The whole idea to make a play about his life came about after Mark watched an episode of The Late Late Show one night, where he saw HIV activist Robbie Lawlor on talking about a show called Rapids.

The following week, he approached his friend Aisling to ask when she would make a 'play about his life'.

The production was developed over six months in 2018 with the support of the Abbey Theatre’s ‘five-by-five’ programme, and premiered with support from Project Arts Centre in 2019 to a sold out run and several award nominations, including Best Performer and Best Production at that year’s Dublin Fringe Festival.

One huge focal point that influenced the crafting of Making a Mark is the impact the death of his father, Vincent Sr, had on Mark.

The Kildare man explained: "My dad passed away from lung cancer in 1999, just a few months after I won a silver medal for swimming while representing Ireland in the Special Olympics in North Carolina.

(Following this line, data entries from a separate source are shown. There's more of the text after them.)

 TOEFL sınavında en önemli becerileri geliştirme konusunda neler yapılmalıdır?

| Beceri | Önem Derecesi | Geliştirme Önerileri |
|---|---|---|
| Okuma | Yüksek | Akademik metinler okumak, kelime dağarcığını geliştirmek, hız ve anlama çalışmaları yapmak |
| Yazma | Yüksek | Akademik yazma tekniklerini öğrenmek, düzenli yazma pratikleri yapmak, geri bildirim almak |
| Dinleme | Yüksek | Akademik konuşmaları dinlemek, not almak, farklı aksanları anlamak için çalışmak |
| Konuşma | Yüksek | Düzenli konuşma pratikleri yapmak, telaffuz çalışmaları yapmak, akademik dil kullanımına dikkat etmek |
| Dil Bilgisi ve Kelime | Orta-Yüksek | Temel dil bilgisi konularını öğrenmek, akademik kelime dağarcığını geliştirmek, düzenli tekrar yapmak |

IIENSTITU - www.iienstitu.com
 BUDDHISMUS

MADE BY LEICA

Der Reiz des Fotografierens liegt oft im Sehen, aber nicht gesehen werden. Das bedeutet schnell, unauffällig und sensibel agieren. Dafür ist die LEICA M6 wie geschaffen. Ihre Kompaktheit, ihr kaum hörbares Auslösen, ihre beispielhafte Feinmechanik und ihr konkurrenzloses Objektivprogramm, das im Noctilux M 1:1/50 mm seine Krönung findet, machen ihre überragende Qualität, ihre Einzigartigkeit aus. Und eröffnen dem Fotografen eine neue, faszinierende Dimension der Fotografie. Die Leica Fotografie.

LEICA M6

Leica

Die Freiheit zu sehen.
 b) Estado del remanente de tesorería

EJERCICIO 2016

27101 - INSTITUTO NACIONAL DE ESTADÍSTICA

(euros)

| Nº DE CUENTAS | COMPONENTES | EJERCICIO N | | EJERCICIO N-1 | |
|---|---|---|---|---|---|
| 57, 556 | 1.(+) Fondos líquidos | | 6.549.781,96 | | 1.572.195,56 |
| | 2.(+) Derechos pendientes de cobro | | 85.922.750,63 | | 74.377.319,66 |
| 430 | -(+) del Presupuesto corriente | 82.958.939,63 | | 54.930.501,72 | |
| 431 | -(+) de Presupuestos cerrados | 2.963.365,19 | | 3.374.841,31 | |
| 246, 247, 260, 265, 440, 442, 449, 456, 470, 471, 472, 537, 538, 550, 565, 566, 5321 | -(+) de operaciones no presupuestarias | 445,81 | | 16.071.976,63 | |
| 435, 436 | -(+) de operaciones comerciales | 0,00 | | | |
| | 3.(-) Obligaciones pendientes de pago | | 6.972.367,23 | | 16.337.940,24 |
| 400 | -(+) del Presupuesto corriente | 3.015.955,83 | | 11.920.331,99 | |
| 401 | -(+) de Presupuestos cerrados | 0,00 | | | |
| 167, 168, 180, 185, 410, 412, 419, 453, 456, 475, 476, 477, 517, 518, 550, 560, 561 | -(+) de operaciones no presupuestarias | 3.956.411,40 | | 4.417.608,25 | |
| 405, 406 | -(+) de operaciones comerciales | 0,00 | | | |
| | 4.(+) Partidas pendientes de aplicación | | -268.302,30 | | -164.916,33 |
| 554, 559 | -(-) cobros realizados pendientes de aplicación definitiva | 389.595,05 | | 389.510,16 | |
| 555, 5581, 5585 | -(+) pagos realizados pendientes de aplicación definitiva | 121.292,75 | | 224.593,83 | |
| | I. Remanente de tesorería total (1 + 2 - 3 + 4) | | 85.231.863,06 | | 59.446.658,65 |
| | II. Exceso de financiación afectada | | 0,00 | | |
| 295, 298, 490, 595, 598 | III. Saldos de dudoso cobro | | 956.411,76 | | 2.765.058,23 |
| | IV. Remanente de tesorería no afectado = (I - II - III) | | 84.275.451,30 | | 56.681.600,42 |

He added: "It was like a very major high, followed by a very major low".

Similarly, his brother, Vincent ‘Vinny’ Jr, also passed away last June, and Mark has said that he is determined to convey their spirits in his play, which is also dedicated to their memory.

It is also for this reason that Mark issued the following advice to those attending: "Make sure to bring your tissues and your tickets!"

Mark also revealed (which came as a surprise to Aisling) that his cousin Ben would also be watching the show via Zoom when it premiered on Friday, March 25.

"I have the best family around me," Mark concluded.